We go behind the scenes into Depot's architecture to explore exactly how it delivers fast, secure, multiplatform Docker builds locally and through CI platforms.
Docker is the go-to method of working with and deploying containers. It allows you to package up applications and services with all of their dependencies and deploy them anywhere as a single, fully self-contained entity, quickly.
However, one aspect of using Docker can significantly slow down your software development process: building Docker images. Rebuilding Docker containers on a developer's laptop is fast due to caching, but doing the same in a continuous integration (CI) environment like GitHub Actions, CircleCI, or GitLab can be very slow, because the cache isn't available in every build or takes a long time to load and save layers.
We created Depot to solve the problem of slow Docker builds. Depot is a remote container build service that can build Docker images up to 40x faster locally and in CI environments. We offer the Depot CLI as a drop-in replacement for docker build
anywhere you're building your Docker images today.
20x is a big number, and it sometimes raises eyebrows. That's why, in this article, we share the three major techniques that Depot uses to speed up Docker builds. If you want to understand exactly how Depot works under the hood (and why it's not magic!), then read on.
Technique 1: Reducing time-to-start of builds with a standby pool
When trying to make builds faster, a good starting point is to optimize the time it takes for the build to start. You want your builds to start almost immediately, and that means avoiding any time penalties from having to wait to provision additional infrastructure.
Problem
Depot uses AWS EC2 instances to run Docker image builds. However, it's too expensive to have machines waiting idly, so these instances need to be launched on demand, only when builds are triggered by Depot users.

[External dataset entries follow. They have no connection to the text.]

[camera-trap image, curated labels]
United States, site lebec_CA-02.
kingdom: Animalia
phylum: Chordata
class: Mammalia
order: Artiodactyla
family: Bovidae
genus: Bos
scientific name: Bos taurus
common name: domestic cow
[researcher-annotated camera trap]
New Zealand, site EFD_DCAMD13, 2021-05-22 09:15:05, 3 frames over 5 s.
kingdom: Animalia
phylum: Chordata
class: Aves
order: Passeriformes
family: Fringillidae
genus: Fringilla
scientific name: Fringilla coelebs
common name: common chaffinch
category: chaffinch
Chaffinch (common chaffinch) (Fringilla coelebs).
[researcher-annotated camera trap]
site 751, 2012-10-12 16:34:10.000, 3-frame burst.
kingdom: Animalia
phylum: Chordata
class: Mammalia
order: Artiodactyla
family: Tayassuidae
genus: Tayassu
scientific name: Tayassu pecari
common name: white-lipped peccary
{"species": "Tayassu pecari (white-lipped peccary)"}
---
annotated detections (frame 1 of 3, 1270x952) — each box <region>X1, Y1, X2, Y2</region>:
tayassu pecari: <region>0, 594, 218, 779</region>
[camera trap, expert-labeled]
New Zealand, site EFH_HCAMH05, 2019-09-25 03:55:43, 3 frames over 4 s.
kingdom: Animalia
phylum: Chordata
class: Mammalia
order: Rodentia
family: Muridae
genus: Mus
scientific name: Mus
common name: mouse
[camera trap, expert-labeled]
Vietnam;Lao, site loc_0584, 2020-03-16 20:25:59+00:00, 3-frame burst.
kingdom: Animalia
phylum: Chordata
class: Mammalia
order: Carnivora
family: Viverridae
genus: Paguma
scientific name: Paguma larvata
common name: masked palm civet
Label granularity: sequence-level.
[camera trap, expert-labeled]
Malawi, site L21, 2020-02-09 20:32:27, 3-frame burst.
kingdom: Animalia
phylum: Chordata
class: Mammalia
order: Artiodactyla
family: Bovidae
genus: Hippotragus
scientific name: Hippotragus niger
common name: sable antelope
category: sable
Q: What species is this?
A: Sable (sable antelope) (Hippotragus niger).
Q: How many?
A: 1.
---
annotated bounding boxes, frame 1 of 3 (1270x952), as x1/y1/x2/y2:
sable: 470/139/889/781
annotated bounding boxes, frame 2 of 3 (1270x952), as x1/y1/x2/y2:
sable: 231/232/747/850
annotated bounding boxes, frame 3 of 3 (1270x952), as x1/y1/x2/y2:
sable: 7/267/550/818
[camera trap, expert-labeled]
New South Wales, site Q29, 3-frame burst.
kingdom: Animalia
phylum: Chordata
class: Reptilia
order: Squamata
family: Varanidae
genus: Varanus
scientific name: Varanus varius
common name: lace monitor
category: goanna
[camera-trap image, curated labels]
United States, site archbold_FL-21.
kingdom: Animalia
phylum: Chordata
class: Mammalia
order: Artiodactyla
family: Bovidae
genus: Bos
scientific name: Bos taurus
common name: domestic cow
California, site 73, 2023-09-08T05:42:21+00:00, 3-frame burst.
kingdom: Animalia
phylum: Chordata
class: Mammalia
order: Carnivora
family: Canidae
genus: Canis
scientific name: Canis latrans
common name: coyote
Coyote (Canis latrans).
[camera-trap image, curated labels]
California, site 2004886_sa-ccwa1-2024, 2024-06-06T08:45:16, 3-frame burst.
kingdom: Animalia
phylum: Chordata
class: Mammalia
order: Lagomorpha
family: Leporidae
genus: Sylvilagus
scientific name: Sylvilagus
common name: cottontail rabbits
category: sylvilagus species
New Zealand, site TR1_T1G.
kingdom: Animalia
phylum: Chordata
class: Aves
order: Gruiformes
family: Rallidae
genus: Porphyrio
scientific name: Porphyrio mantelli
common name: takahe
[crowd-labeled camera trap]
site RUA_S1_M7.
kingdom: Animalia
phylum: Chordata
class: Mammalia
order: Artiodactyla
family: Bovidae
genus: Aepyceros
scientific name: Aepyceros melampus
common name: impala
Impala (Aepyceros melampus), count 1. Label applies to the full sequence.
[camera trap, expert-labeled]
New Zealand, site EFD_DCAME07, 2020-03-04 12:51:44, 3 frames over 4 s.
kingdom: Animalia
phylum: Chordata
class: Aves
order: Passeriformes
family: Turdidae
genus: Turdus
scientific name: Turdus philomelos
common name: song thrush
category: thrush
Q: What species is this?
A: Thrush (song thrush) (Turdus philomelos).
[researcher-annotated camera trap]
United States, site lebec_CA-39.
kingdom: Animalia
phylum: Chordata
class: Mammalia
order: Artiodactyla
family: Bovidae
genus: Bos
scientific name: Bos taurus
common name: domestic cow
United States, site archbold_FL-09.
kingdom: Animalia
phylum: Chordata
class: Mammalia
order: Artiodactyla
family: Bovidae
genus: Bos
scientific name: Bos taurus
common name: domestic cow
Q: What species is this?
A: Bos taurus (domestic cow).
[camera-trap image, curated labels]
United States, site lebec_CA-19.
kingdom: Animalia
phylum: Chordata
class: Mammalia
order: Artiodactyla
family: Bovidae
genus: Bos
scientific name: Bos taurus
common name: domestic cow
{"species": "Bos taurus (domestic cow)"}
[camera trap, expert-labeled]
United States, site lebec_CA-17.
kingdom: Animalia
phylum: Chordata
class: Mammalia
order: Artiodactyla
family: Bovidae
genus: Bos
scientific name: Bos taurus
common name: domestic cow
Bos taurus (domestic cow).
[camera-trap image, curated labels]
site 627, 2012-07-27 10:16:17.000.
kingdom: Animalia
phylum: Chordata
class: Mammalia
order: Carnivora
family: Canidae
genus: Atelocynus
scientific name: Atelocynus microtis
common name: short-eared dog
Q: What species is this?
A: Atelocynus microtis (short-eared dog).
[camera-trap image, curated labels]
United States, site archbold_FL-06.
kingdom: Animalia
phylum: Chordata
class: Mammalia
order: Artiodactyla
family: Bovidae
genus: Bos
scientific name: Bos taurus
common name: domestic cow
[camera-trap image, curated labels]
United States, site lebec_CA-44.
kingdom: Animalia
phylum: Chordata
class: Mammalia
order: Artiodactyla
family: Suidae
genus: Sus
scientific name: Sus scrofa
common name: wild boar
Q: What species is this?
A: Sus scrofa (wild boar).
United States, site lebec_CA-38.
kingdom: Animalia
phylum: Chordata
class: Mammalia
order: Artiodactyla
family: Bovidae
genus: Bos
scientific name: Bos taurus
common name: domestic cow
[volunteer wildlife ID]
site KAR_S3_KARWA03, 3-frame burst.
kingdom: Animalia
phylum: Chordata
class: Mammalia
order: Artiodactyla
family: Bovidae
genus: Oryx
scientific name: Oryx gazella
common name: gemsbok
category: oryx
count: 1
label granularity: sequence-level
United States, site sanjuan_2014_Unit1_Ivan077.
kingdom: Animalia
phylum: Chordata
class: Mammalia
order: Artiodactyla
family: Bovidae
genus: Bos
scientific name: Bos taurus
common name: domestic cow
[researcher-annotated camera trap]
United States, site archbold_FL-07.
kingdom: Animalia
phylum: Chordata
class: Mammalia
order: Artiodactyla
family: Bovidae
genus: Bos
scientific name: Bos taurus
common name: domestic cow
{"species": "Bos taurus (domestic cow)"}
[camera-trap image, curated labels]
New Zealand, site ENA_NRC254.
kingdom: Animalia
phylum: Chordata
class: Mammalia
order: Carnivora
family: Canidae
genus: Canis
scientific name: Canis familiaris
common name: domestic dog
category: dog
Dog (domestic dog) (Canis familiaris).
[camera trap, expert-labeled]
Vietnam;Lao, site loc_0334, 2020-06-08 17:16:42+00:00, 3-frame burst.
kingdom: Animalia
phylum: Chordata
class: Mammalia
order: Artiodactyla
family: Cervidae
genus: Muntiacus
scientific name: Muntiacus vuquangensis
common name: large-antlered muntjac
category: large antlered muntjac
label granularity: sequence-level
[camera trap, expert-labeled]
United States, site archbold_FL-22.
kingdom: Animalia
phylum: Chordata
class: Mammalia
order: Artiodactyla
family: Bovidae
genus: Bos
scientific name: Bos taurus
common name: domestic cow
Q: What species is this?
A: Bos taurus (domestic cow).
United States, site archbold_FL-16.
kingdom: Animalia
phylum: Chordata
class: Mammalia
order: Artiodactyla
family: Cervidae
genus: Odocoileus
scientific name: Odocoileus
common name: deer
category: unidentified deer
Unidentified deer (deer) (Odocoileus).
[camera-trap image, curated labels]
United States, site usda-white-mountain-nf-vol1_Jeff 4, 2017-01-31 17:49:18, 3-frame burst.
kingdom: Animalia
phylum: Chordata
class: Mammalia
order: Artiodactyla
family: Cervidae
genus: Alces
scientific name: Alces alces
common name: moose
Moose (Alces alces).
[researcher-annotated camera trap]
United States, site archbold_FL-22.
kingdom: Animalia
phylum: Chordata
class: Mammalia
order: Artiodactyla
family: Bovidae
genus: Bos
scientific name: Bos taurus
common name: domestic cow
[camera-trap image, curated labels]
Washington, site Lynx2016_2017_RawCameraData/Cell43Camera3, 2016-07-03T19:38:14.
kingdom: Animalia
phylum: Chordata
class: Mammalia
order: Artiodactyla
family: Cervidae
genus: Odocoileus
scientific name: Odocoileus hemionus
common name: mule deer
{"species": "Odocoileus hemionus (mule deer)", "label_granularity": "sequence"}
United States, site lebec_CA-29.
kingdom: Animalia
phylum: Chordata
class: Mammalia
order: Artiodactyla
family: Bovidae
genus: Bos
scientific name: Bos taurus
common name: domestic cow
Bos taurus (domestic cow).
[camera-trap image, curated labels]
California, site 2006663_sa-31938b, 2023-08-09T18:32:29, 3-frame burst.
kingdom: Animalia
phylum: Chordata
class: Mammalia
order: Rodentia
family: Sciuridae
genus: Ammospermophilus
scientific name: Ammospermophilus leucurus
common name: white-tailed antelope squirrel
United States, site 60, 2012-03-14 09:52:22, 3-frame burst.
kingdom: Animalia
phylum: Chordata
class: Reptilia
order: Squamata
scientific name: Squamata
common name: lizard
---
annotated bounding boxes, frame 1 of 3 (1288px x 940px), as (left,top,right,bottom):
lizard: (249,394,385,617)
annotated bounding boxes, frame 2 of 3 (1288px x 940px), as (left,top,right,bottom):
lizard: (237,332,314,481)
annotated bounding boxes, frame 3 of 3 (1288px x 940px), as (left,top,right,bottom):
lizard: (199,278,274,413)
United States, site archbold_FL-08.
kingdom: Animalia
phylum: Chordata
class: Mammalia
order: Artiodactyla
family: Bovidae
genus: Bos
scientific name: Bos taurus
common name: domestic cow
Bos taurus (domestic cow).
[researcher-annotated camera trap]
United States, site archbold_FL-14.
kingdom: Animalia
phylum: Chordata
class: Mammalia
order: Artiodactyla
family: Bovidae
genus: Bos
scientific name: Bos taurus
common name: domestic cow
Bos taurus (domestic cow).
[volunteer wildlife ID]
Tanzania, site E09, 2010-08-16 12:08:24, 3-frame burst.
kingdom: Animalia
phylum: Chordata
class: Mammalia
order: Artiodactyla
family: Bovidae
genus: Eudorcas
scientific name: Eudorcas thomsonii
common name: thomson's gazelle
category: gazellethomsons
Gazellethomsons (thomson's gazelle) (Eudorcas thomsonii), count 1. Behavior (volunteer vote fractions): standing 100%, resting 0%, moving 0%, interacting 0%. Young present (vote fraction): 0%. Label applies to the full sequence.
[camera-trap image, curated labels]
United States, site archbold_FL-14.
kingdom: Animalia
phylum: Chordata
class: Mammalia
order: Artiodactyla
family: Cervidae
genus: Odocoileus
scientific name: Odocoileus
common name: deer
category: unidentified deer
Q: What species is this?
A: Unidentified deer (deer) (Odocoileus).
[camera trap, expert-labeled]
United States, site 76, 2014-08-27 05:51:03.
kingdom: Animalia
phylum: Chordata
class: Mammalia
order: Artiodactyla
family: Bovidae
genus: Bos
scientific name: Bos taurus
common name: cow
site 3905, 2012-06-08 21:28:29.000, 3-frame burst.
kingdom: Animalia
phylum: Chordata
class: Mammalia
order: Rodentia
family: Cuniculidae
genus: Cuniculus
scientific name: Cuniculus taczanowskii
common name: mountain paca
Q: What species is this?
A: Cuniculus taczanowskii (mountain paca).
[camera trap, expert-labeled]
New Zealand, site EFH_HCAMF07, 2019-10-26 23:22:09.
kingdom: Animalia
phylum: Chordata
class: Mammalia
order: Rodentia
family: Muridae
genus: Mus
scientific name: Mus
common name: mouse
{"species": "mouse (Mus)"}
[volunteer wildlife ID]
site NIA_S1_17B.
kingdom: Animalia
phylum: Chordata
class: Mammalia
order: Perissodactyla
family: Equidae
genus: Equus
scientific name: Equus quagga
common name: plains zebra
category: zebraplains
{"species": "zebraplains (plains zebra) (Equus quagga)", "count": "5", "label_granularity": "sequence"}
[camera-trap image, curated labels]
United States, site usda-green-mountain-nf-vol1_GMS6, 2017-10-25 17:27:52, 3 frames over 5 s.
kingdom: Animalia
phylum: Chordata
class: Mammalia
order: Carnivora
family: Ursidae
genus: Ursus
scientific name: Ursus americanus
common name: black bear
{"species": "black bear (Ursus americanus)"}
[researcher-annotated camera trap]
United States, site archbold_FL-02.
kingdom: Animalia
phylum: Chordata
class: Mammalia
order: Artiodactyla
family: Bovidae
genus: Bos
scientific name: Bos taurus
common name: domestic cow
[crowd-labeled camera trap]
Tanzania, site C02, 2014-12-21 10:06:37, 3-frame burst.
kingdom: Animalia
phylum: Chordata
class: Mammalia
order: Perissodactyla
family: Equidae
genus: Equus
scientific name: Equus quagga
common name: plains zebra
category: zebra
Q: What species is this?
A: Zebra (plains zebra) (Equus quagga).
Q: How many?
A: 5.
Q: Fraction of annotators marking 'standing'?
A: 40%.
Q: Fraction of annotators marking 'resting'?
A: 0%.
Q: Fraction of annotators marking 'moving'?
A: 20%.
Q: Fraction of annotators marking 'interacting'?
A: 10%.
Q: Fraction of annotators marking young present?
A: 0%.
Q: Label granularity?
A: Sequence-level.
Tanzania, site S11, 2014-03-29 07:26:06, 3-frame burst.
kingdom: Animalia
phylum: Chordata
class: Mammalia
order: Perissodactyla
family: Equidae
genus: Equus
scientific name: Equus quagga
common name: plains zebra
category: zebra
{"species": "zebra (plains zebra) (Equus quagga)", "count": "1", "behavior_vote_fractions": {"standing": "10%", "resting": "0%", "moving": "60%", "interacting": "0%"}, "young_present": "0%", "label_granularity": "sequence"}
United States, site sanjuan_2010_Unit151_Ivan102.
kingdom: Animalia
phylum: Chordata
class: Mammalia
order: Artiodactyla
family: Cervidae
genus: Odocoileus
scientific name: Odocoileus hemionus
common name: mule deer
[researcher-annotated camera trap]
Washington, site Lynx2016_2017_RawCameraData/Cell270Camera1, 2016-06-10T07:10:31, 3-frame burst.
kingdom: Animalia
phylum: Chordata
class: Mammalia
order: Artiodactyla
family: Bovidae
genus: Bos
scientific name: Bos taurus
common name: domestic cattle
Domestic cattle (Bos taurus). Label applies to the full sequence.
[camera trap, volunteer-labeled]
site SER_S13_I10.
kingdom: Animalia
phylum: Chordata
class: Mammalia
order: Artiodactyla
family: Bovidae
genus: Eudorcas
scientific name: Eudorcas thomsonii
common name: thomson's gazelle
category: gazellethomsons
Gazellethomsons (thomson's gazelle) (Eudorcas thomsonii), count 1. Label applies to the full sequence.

The problem is that AWS EC2 instances can take anywhere from forty seconds to five minutes to boot, which is an unacceptable time-to-start for a build. This is an inherent feature of on-demand computing: the entire idea behind on-demand is that compute is spun up only when needed. But the spin-up takes time.
Solution
There's no way of getting around this bootup time for an individual machine, so Depot maintains a standby pool of warm machines that have been configured to run Docker image builds. We maintain a fleet of optimized builders in a stopped state so that builds can immediately start without having to go through the full lifecycle to launch an on-demand instance.
When a new build is triggered, one of these warm machines is started. Transitioning from the stopped to running state only takes two to three seconds, as opposed to the alternative of forty seconds to five minutes for launching a new on-demand instance. This additional two to three seconds is trivial compared to the massive time savings from caching between builds.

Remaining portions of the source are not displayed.